ZYH-LLM-Qwen2.5-14B-V4 Overview
ZYH-LLM-Qwen2.5-14B-V4 is a 14.8 billion parameter language model from YOYO-AI, leveraging the Qwen2.5 architecture. It is the fourth iteration in the ZYH-LLM series, focusing on improving computational accuracy and inference capabilities through a sophisticated model merging strategy. The model maintains a substantial context length of 32768 tokens.

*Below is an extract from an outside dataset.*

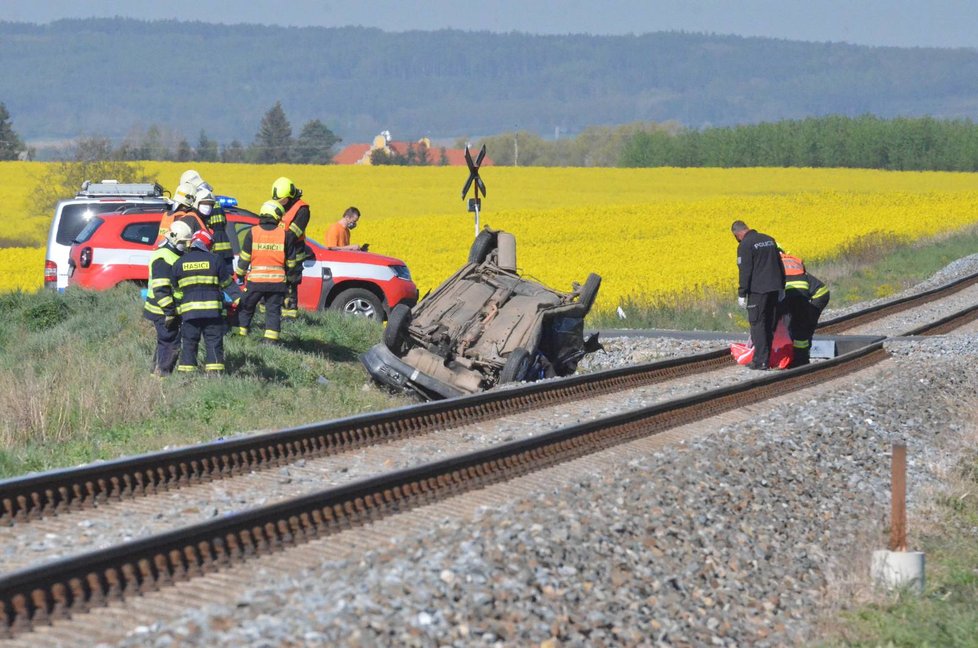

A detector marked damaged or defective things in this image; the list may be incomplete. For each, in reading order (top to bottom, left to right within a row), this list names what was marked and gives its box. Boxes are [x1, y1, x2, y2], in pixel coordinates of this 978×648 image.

overturned car [360, 228, 600, 400]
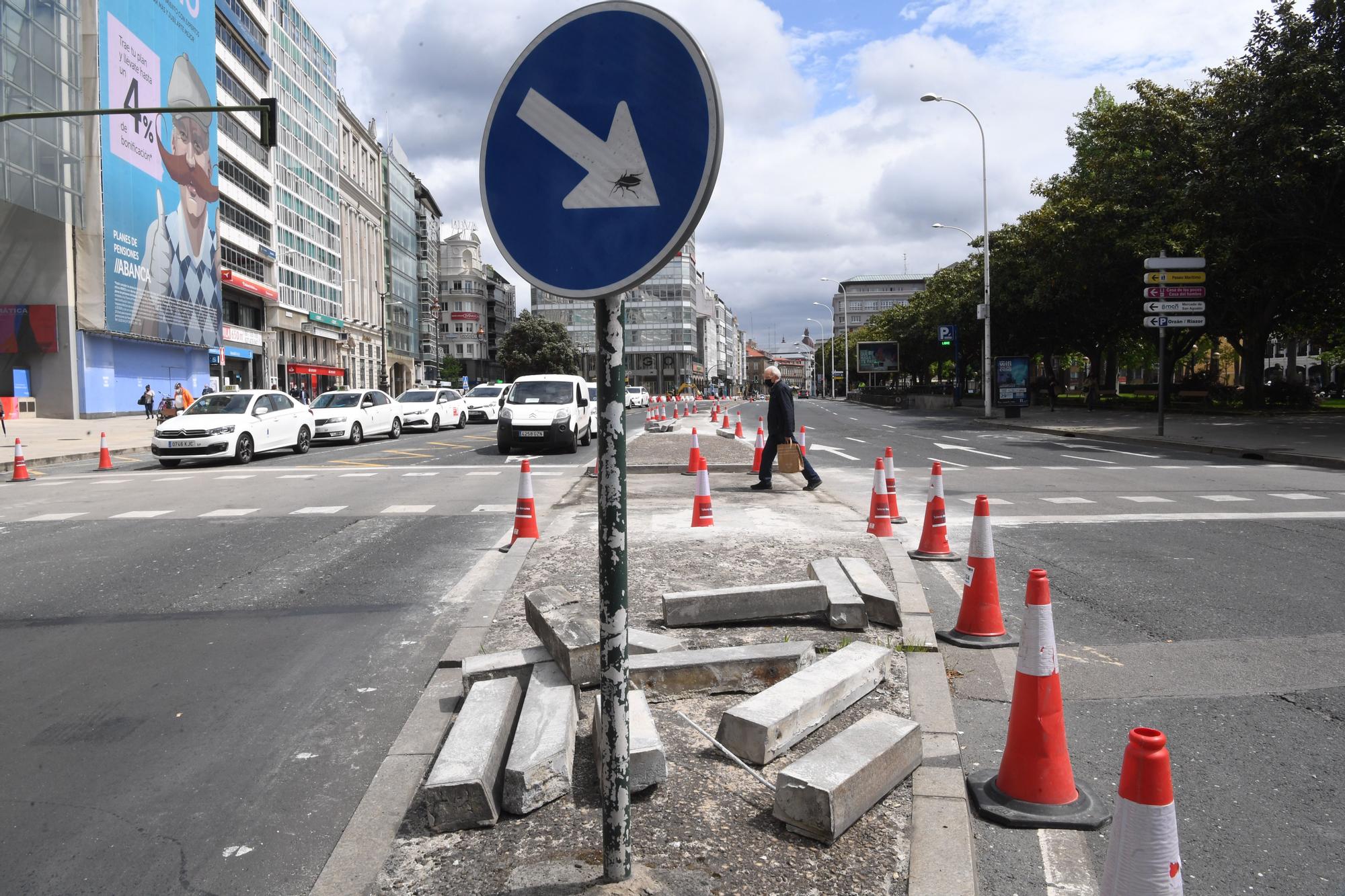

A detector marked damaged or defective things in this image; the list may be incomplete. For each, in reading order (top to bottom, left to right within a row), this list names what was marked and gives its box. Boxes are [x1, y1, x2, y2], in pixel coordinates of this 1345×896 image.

peeling paint on pole [597, 289, 627, 877]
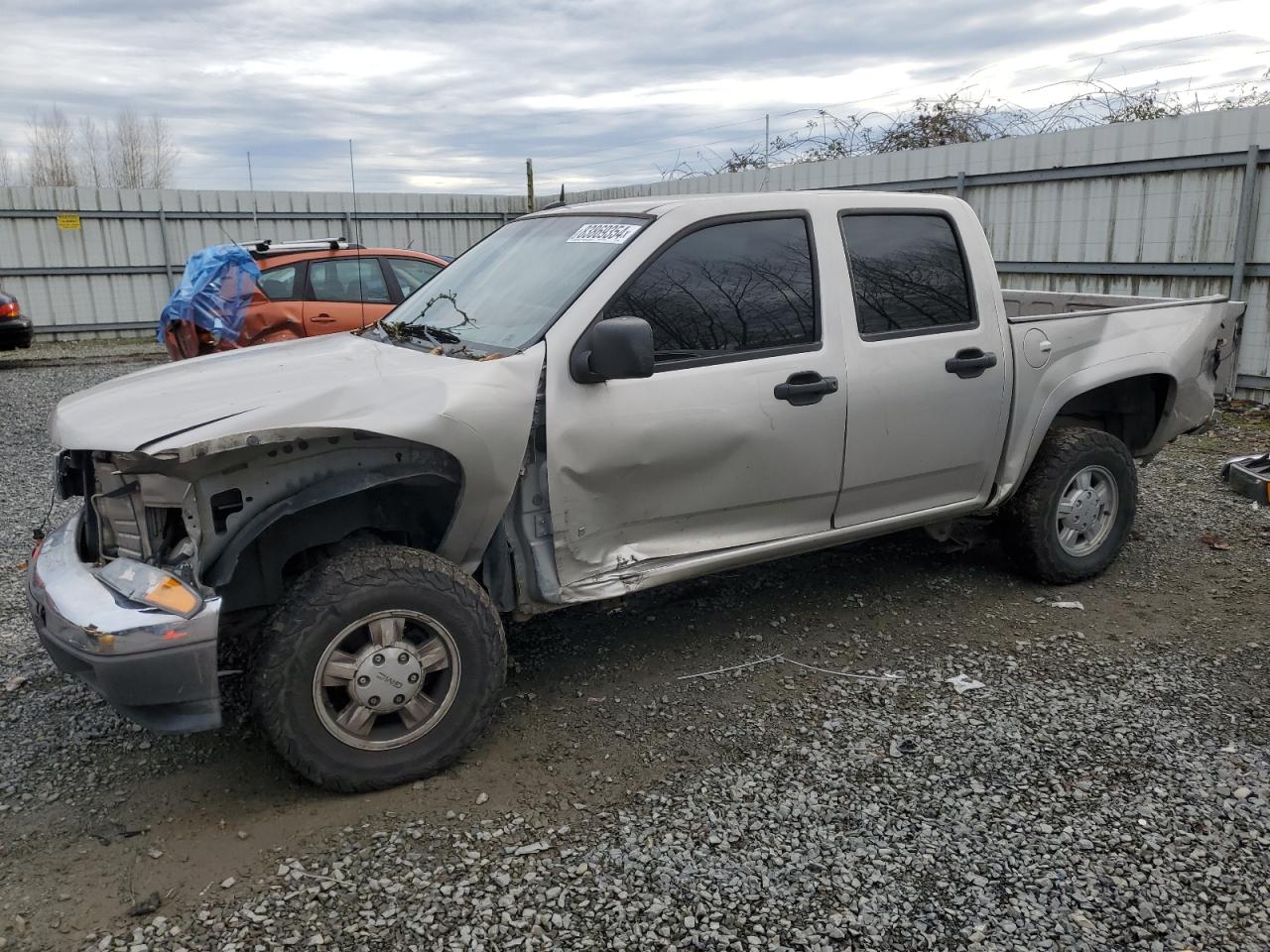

Key Capabilities & Development
This model was developed using a multi-stage merging process, combining various instruction-tuned and inference-tuned models, including those based on Qwen/Qwen2.5-14B-Instruct, arcee-ai/Virtuoso-Small-v2, arcee-ai/SuperNova-Medius, and Azure99/Blossom-V6-14B. A key aspect of its development involved increasing the proportion of the R1 distillation model in the merging recipe, which biases the model towards enhanced reasoning abilities. The merging template used aims to improve calculation accuracy and inference without compromising the general capabilities of the instruction model. The model also integrates a base model with a context of 1 million tokens.
Performance & Use Cases
Evaluations on the Open LLM Leaderboard show an average score of 43.14, with notable performance in IFEval (0-Shot) at 83.65 and MATH Lvl 5 (4-Shot) at 53.93. This indicates a strong capacity for instruction following and mathematical reasoning. The model is particularly well-suited for applications requiring robust instruction adherence, complex calculations, and general-purpose language understanding, benefiting from its carefully balanced merge of diverse base models.